Introduction

A brain abscess is a focal suppurative process in the brain parenchyma and remains a significant health care problem in developing countries. Pathogenic studies have shown that aerobic bacteria such as streptococci and staphylococci predominate among the confirmed pathogens of brain abscesses. A brain abscess can be caused by anaerobic bacteria that spread from parameningeal foci of infection in paranasal, odontogenic, or middle ear localizations and are often overlooked because their isolation is more difficult and requires special methods [1]. The most common anaerobic bacteria include Cutibacterium. acnes, Parvimonas micra, Prevotella species and Fusobacterium species [2]. We report an unusual case of a brain abscess caused by Prevotella oris with nasosinusitis. Included with this case report is a literature review of cases consistent with Prevotella oris.

Case Report

A 63-year-old male patient presented with pain in the right frontotemporal region accompanied by fever with a maximum temperature of 39 °C 15 days prior to admission; he had intermittent diplopia shortly after admission; and, 5 days prior to admission, he had showed unresponsiveness. There was no previous history of infections, surgery or trauma.

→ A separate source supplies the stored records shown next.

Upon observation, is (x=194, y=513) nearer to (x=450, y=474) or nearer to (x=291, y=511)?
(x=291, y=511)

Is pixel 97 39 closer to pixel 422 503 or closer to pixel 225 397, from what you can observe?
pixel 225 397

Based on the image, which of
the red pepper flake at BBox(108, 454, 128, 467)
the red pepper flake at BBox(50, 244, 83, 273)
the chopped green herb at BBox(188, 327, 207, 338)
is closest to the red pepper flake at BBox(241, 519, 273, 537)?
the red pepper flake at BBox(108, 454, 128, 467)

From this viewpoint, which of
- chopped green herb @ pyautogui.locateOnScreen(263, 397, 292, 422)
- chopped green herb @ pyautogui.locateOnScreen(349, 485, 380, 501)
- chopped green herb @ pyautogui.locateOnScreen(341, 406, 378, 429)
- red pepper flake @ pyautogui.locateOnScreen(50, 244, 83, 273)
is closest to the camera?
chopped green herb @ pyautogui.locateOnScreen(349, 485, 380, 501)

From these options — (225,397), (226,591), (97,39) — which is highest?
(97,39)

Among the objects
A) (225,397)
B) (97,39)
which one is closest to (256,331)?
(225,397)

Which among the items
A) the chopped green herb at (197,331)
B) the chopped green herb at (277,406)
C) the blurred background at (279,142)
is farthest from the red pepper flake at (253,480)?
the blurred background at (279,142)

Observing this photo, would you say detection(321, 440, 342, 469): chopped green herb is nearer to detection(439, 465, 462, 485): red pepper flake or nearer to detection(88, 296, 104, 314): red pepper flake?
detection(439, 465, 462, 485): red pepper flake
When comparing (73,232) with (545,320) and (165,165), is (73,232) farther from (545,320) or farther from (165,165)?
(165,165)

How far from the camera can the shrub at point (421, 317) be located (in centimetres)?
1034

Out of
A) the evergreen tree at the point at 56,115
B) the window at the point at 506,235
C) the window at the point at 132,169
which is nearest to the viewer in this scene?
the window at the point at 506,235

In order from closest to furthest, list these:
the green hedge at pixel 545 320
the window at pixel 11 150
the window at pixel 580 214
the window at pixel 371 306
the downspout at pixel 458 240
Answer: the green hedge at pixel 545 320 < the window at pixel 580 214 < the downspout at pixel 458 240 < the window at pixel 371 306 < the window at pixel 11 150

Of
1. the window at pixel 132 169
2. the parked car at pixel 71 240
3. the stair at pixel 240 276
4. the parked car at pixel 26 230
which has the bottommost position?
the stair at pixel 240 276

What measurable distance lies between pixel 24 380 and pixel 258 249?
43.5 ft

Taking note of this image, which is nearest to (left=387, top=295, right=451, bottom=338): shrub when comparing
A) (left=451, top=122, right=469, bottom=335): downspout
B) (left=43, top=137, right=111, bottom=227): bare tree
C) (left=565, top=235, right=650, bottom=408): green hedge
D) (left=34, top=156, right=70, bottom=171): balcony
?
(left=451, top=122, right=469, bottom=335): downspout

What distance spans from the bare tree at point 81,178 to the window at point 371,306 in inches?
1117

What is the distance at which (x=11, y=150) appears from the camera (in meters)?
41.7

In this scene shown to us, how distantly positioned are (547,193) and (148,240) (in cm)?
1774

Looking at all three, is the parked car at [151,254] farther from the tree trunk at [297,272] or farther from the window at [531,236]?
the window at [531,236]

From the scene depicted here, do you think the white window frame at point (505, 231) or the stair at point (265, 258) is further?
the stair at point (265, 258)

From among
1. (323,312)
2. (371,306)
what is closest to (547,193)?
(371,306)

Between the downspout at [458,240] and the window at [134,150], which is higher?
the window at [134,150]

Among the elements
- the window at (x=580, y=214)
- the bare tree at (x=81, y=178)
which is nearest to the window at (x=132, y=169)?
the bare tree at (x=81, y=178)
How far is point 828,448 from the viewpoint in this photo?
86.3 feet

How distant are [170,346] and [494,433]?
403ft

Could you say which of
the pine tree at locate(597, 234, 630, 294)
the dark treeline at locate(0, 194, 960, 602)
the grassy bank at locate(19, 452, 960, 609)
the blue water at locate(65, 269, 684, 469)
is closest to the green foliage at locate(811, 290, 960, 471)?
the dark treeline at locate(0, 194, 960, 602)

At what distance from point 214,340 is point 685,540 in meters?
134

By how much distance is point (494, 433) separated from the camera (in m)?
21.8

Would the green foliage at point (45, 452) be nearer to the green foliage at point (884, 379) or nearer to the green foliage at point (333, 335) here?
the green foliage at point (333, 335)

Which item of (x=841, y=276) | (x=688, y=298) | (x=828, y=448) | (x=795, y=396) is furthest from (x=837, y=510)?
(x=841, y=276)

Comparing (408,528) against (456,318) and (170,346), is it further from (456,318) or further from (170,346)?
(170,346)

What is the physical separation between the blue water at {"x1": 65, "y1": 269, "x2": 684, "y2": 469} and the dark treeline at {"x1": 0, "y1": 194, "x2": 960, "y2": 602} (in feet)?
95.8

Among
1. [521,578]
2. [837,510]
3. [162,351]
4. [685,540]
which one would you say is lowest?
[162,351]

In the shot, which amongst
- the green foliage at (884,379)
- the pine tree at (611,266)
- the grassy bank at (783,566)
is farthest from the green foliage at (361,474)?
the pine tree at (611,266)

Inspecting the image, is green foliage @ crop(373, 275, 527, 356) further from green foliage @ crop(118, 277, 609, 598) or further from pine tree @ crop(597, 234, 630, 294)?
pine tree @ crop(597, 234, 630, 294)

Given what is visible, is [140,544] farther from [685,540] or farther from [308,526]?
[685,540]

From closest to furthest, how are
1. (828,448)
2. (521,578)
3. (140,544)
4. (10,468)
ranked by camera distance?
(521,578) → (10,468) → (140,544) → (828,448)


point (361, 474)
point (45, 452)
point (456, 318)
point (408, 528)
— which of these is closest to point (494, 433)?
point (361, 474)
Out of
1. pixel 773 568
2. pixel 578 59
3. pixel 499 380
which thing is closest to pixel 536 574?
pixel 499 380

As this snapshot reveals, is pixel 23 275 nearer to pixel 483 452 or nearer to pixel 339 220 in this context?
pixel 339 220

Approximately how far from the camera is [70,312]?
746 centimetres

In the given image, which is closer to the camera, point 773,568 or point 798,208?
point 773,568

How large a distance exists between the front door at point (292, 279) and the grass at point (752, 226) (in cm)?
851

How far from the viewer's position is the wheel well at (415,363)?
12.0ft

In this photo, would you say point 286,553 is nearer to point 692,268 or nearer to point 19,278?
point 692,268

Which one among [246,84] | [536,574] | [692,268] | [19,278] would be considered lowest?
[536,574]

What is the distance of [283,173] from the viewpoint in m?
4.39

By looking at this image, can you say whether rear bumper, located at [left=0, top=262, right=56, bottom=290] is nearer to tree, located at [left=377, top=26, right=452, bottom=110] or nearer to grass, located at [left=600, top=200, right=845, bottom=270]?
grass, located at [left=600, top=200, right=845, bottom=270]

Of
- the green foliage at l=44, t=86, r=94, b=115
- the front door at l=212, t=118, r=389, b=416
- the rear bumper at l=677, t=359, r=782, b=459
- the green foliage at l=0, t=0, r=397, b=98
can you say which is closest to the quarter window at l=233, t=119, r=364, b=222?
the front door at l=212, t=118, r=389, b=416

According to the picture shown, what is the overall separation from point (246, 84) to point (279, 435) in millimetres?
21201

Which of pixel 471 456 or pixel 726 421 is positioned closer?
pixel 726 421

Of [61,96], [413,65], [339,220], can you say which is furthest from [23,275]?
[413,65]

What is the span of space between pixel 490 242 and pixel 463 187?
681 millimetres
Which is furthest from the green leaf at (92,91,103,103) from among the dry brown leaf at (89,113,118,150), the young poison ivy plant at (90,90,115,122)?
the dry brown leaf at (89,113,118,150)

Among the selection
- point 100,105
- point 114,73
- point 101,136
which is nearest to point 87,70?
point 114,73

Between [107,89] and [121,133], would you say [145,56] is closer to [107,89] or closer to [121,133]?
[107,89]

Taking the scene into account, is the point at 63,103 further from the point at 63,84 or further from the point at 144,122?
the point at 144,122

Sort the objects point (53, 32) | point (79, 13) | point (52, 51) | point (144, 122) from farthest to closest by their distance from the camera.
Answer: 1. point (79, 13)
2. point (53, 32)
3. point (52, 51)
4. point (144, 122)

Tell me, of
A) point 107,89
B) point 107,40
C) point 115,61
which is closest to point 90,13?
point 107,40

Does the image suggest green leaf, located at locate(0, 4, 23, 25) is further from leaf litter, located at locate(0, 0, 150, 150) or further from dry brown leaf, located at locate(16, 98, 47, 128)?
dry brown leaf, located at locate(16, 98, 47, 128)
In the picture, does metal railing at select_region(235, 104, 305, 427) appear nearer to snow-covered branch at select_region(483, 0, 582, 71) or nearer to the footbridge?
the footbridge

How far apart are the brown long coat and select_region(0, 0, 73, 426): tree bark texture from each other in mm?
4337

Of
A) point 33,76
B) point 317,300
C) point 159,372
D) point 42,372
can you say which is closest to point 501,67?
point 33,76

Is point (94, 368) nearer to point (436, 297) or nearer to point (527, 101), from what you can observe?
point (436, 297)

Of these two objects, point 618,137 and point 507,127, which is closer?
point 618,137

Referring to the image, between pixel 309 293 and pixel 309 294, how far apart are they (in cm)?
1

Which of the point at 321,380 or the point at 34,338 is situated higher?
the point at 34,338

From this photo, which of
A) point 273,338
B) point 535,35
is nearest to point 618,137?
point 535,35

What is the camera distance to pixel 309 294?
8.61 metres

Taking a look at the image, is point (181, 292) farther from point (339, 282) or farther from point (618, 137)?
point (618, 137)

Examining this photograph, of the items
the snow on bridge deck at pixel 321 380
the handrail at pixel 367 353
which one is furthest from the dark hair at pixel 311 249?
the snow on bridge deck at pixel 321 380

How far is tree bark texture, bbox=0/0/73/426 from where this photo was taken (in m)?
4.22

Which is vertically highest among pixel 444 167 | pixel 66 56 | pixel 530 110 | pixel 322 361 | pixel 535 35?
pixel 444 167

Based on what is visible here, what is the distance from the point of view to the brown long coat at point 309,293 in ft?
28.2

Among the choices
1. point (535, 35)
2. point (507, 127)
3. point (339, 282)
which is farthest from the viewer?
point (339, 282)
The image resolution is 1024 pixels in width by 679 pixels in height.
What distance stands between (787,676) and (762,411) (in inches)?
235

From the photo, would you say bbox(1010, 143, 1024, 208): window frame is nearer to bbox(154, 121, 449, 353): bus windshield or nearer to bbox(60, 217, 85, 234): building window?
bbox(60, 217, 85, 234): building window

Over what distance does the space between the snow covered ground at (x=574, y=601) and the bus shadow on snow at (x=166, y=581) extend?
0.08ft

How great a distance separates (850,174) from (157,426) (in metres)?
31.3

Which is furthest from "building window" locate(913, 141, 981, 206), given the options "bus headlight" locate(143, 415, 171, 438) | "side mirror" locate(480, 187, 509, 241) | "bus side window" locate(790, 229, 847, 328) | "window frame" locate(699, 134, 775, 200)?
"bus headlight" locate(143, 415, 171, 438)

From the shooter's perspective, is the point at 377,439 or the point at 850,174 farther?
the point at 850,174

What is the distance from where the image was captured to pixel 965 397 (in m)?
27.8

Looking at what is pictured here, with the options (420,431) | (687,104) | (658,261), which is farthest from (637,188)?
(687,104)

At the time of consultation, his vital signs were stable, and his cardiopulmonary and abdominal investigations were normal. The neurologic examination showed a somnolent state, with the patient answering off the point, and he had dysarthria. The cranial nerve examination was normal, but neck rigidity, weakened muscles of the limbs and positive Kernig’s sign on the left side were noted. A brain MRI was performed and revealed abnormal signals in the bilateral basal ganglia, bilateral periventricular and corpus callosum; abnormal signals and enhancement changes in the sellar region, superior sellar region and left medial temporal region; abnormal signal enhancement in the anterior longitudinal fissure and ventral brainstem; and inflammatory signals in the right ethmoid and sphenoid sinuses (Fig. 1A-F). Routine laboratory studies showed mostly normal findings, with the exception of slightly elevated D-dimer level and ESR. Cerebrospinal fluid (CSF) analysis showed the following: pressure 210 mmH2O, leukocyte count 250*106/L (72% polymorphonuclear, 28% monocytes) without altered erythrocytes, protein 1.10 g/l and glucose 2.99 mmol/l, and the CSF was absent for oligoclonal bands. Cytological examination of the CSF showed no malignant cells. CSF cultures were negative for bacteria, fungi, and mycobacteria, and polymerase chain reaction to test for herpes simplex virus (HSV PCR) was negative.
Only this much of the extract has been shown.